‘The Academy’, a new collaboration between the University of New England (UNE) and Dhiiyaan Centre, aims to build a “community of practice” that co-creates education pathways embracing Indigenous culture and place.
NSW Minister for Skills and Training, Alister Henskens, recently announced seed funding for The Academy as part of the $1.75 million NSW Government Collaboration and Innovation Fund.
Professor Joe Fraser, UNE’s Pro Vice-Chancellor Indigenous, says the Academy’s overarching goal is to engage Indigenous people on the path towards self-determination, with education as the vehicle.
Successful attendance of a university has become a valuable indicator of educational success.

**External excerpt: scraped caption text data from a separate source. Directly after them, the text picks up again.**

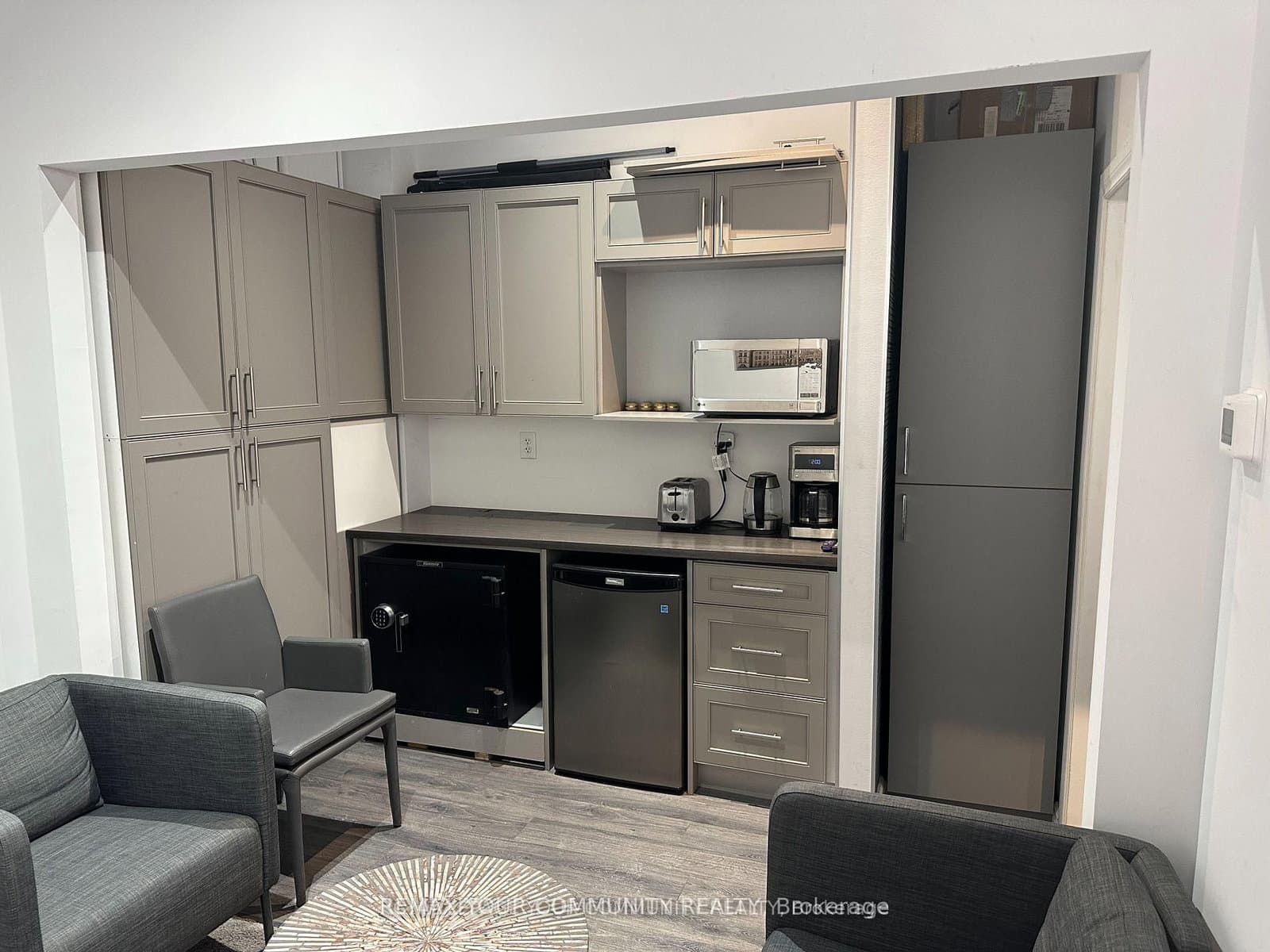 7181 Yonge Street, Unit 18 thumbnail 14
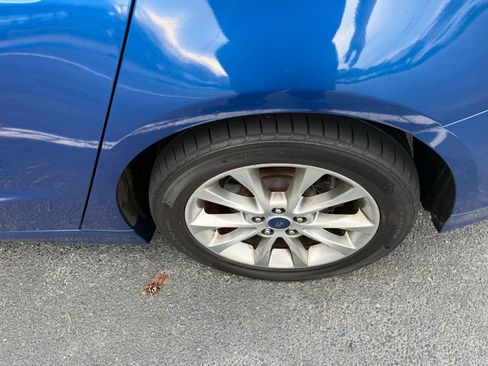 Used 2017 Ford Fusion SE w/ Fusion SE Technology Package image 21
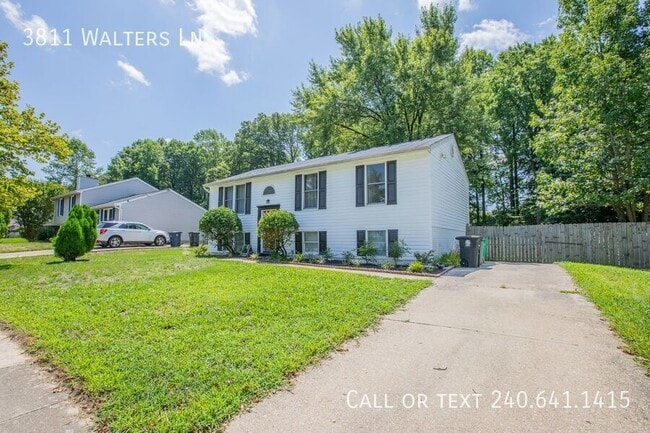 Photo - 3811 Walters Ln- House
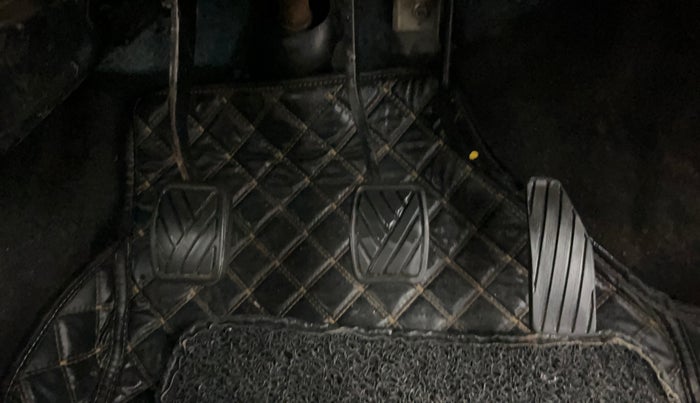 2016 Maruti Wagon R 1.0 VXI, Petrol, Manual, 69,991 km, Pedals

Indigenous students are 41 per cent less likely to attend university than their peers.
Improving Indigenous representation at university involves “sustained pathways and engagement with students through respectful relationships”, Professor Fraser observes.
The Academy’s approach will bring together educators and Indigenous communities on a joint quest to make higher education relevant and engaging to young Indigenous students from Year 8, long before university admission. Prof. Fraser says that this involves focussing on sense of identity and place.
“We need to be able to develop forms of education that tell Indigenous peoples: you don’t need to give up your identity to participate, you don’t need to give up your sense of place.”
“One of the definitions of learning is ‘transmission of culture’. There’s a lot of emphasis on education as a path to a career, a mortgage, that sort of thing, and that’s relevant. But education should also help us engage with the world and have meaning.”
“Including Indigenous ways of knowing is an important step in this process. Working with Indigenous organisations, schools, and disciplines at UNE will allow the development of a program that is engaging and relevant to the community being served.”
“The Academy is about winding two ideas of education into a single strand that acknowledges Indigenous cultural roots and recognises the importance of place to Indigenous people, while putting those things in a wider context.”
Academy-designed additions to the school curriculum will be introduced to Indigenous students in Year 8 and continue through to Year 11. Throughout these years, students will be made aware of the possibilities of higher education, be supported to build an ethic and literacy for higher education, and develop strong relationships with UNE.
In Year 12, students will focus on the HSC, while being made aware of the various pathways into university education.
UNE’s Oorala Centre will act as The Academy hub, but the initiative will otherwise exist as a network of collaborating schools and Indigenous communities across the New England-North West, who with UNE specialists will jointly develop The Academy’s programs.
“In many Indigenous communities, there is a frustrating sense of lack of sovereignty and lack of control over life, which is expressed through emotion,” Prof. Fraser says.
“I think a knowledge community could help people get another perspective on these problems – one in which people have agency to address their issues. And I believe that could be very powerful.”